Task details:
Are you able to retype all the records below exactly?

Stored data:
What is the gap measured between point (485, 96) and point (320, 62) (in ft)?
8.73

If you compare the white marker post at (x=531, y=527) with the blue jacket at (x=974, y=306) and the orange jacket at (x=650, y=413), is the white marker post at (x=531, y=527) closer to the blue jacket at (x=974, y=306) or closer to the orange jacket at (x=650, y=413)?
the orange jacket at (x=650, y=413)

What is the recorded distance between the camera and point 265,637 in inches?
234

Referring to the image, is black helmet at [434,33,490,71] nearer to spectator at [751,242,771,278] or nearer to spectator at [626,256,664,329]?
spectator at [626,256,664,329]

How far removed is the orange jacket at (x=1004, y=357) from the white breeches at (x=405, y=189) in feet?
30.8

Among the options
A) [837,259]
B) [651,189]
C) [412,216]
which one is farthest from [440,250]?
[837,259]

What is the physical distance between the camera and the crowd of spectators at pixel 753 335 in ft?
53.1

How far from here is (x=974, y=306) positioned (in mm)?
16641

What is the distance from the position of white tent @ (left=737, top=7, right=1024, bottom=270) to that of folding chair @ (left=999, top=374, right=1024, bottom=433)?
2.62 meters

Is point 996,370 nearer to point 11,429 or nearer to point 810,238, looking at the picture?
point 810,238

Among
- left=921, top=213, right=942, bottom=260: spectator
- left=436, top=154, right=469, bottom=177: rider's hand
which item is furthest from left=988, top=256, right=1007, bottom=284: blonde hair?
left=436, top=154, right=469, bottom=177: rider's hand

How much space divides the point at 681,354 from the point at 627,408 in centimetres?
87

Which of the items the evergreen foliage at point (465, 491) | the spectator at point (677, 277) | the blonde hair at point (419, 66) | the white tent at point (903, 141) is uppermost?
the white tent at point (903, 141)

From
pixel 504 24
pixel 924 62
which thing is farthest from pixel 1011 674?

Correct answer:
What is the gap measured between point (485, 96) and point (320, 62) (in ft)?
8.73

If you compare the white marker post at (x=531, y=527) with the blue jacket at (x=974, y=306) and the orange jacket at (x=650, y=413), is the white marker post at (x=531, y=527) closer to the blue jacket at (x=974, y=306) or closer to the orange jacket at (x=650, y=413)?
the orange jacket at (x=650, y=413)

What is the recorded distance between the camera and point 265,637 in inches?
234

Referring to the image, is black helmet at [434,33,490,71] nearer to spectator at [751,242,771,278] or nearer to spectator at [626,256,664,329]?
spectator at [626,256,664,329]

How far removed is the orange jacket at (x=1004, y=357) from the white breeches at (x=405, y=189) in feet?
30.8

Among the options
A) [837,259]
B) [651,189]
C) [412,216]
which one is farthest from [440,250]?
[837,259]

What is the physical distance between the camera and the crowd of spectators at pixel 753 335 in ft?
53.1

How far from here is (x=974, y=306) positioned (in mm)?
16641

What is the distance from the position of white tent @ (left=737, top=7, right=1024, bottom=270) to that of folding chair @ (left=999, top=374, right=1024, bottom=433)?
2.62 meters

Is point 996,370 nearer to point 11,429 or nearer to point 810,238, looking at the picture?
point 810,238

Among
- left=921, top=213, right=942, bottom=260: spectator
- left=436, top=154, right=469, bottom=177: rider's hand
which item is furthest from left=988, top=256, right=1007, bottom=284: blonde hair?
left=436, top=154, right=469, bottom=177: rider's hand

How much space divides the point at 681,354 from the point at 627,408 in centimetres?
87

Which of the items the evergreen foliage at point (465, 491) | the spectator at point (677, 277) | the blonde hair at point (419, 66) | the white tent at point (903, 141) is uppermost?
the white tent at point (903, 141)

From
pixel 504 24
pixel 924 62
which thing is farthest from pixel 1011 674?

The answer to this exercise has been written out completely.